WORK TO BE COMPLETED → Reproduce the Haystack release-notes excerpt on debugging and the FARM migration word for word, in full.

DOCUMENT EXTRACT →
···
To find out more about this feature, check out debugging. To learn how to define custom debug information, have a look at custom debugging.

FARM Migration

Those of you following Haystack from its first days will know that Haystack first evolved out of the FARM framework. While FARM is designed to handle diverse NLP models and tasks, Haystack gives full end-to-end support to search and question answering use cases with a focus on coordinating all components that take a proof-of-concept into production.

Haystack has always relied on FARM for much lower-level processing and modeling. To reduce the implementation overhead and simplify debugging, we have migrated the relevant parts of FARM into the new haystack/modeling package.

⚠️ Breaking Changes & Migration Guide

Migration to v1.0

With the release of v1.0, we decided to make some bold changes.
We believe this has brought a significant improvement in usability and makes the project more future-proof.
···
DATA SUPPLIED →

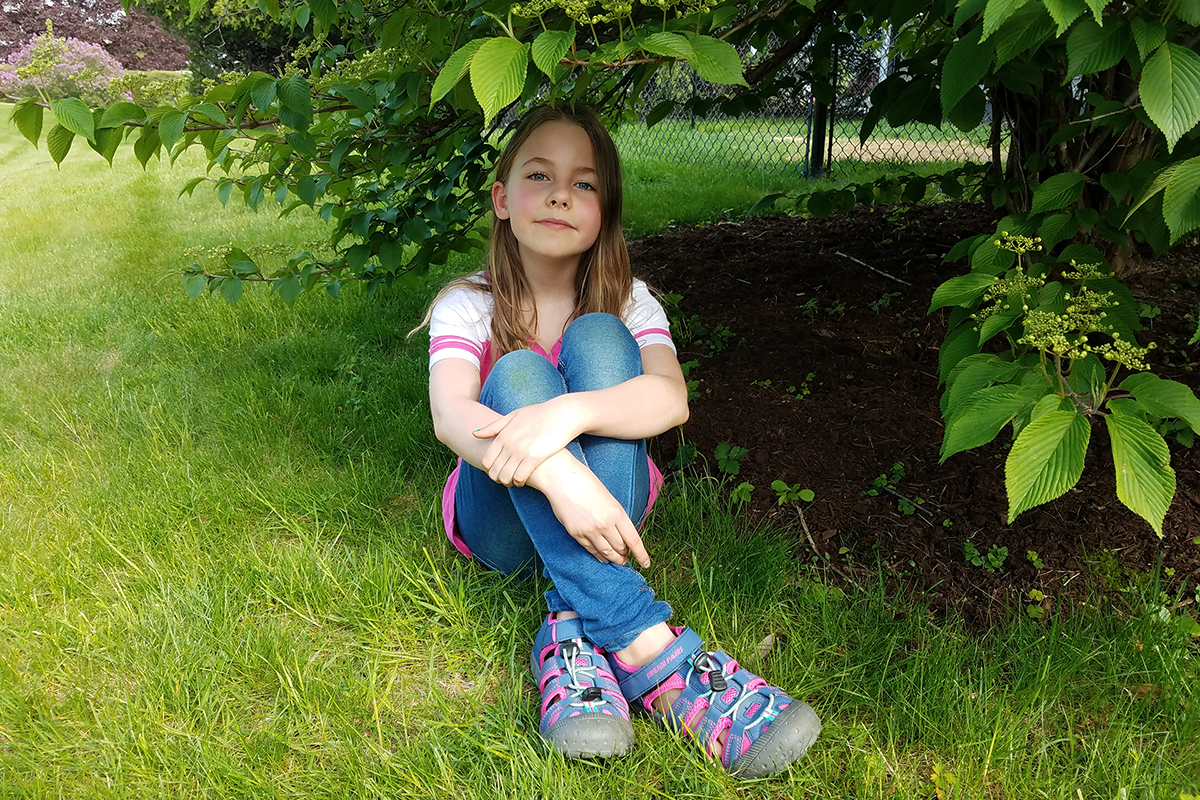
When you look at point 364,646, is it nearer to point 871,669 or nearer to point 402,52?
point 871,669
···
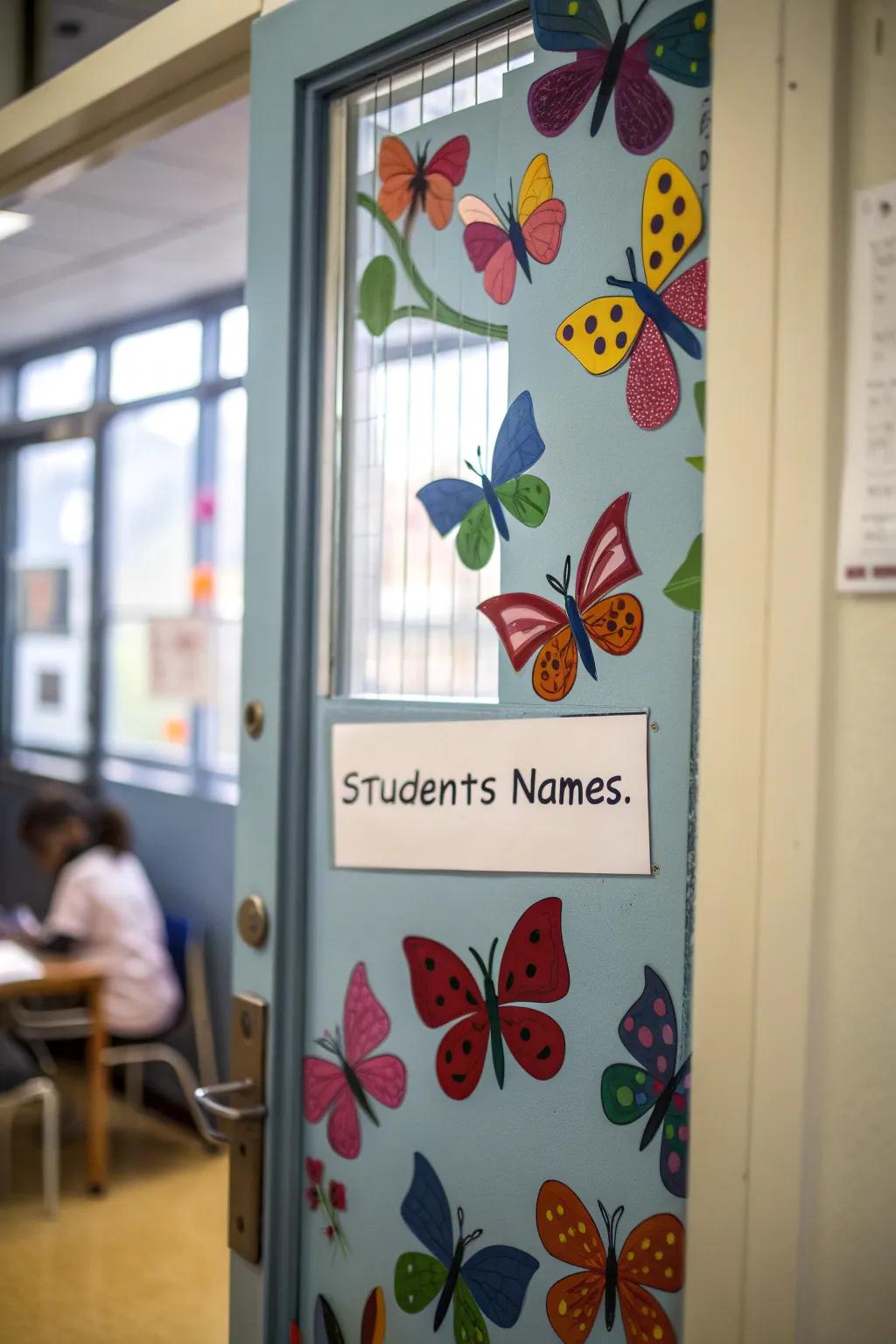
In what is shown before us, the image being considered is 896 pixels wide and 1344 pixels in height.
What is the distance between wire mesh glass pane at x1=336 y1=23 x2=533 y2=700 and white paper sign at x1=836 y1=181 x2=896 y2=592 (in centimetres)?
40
···
FINAL ANSWER →
To find out more about this feature, check out debugging. To learn how to define custom debug information, have a look at custom debugging.

FARM Migration

Those of you following Haystack from its first days will know that Haystack first evolved out of the FARM framework. While FARM is designed to handle diverse NLP models and tasks, Haystack gives full end-to-end support to search and question answering use cases with a focus on coordinating all components that take a proof-of-concept into production.

Haystack has always relied on FARM for much lower-level processing and modeling. To reduce the implementation overhead and simplify debugging, we have migrated the relevant parts of FARM into the new haystack/modeling package.

⚠️ Breaking Changes & Migration Guide

Migration to v1.0

With the release of v1.0, we decided to make some bold changes.
We believe this has brought a significant improvement in usability and makes the project more future-proof.